Meta paragraph for Substack: For those who saw part one via email, I've subsequently tried to tweak its meta paragraph in the direction of intelligibility, if you want to give it another look on your browser. Continuing a thought from that paragraph and those tweaks: I once told a group of people who, like me, struggle maintaining solvency, that I'm someone who thinks outside the box – but that, in order to write prolifically, I need a box. [Draws box in the air w/ his two index fingers.] A variant on this paradox is that (1) I'm someone who suffers from greater-than-average social anxiety, I feel it physically, a permanent twist in my stomach that I've chosen not to medicate; in any event, I need a certain amount of dead air, dead space surrounding me in order to function as a person much less a writer – but also (2) I'm someone who writes most easily and naturally when I'm responding to others, when there are communities of others enveloping me. I kind of dealt with this paradox by creating fanzines in 1986 that, had they emerged online 10 years later, would've been called "message boards."1 I asked people questions, I printed their answers and responded to them; in the next issue people responded to other people's responses, asked new questions, *I* asked new questions, etc. I jokingly tell people that I invented the comment thread.2 In any event, even when I'm the most original thinker in the room, I need a spark from someone else for the thought to get going. Notice, for instance, that big gobs of part one were lifted from a letter I wrote to Liz Armstrong, in response to a letter she'd written me. And part three was inspired in part by a suggestion from Lucy Sante. --Also, of course, the great truth that my freshman-year alienation was telling me – the school's failure to reach, my failure to reach – is a critique I level against pretty much everything I'm involved in (indie rock, music criticism, the political left), my wanting communities to help me reach in a way I can't reach without them – and then I get peeved when they fall short of this job I've laid on them. [To be cont'd in the part three meta paragraph, ft. Lindsay Anderson's IF... and a missed opportunity w/ Kerry.]
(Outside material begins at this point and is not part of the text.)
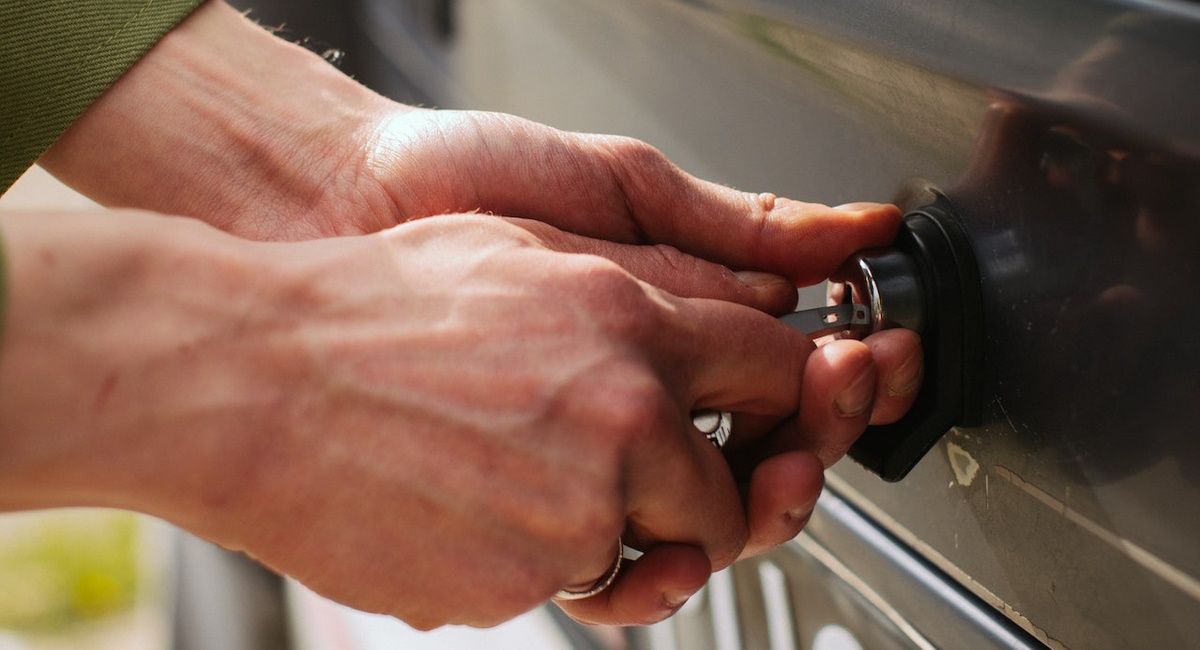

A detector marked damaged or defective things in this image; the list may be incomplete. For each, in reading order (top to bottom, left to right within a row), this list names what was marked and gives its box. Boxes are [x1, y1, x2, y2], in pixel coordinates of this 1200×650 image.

chipped paint [950, 441, 979, 486]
This entry was originally posted at https://koganbot.dreamwidth.org/393635.html. Comments still welcome here, there, and anywhere.
In fact, when Tom Ewing started the I Love Music message board circa 2000, he copied my question-answer format. He'd never seen an issue of Why Music Sucks, but back in 1991 or so he'd read a review of it by the pseudonymous Hopey Glass (in reality, Mark Sinker) in The Wire.
Love you are posting these, I saw the New York Dolls in the UK in 1973 they were amazing.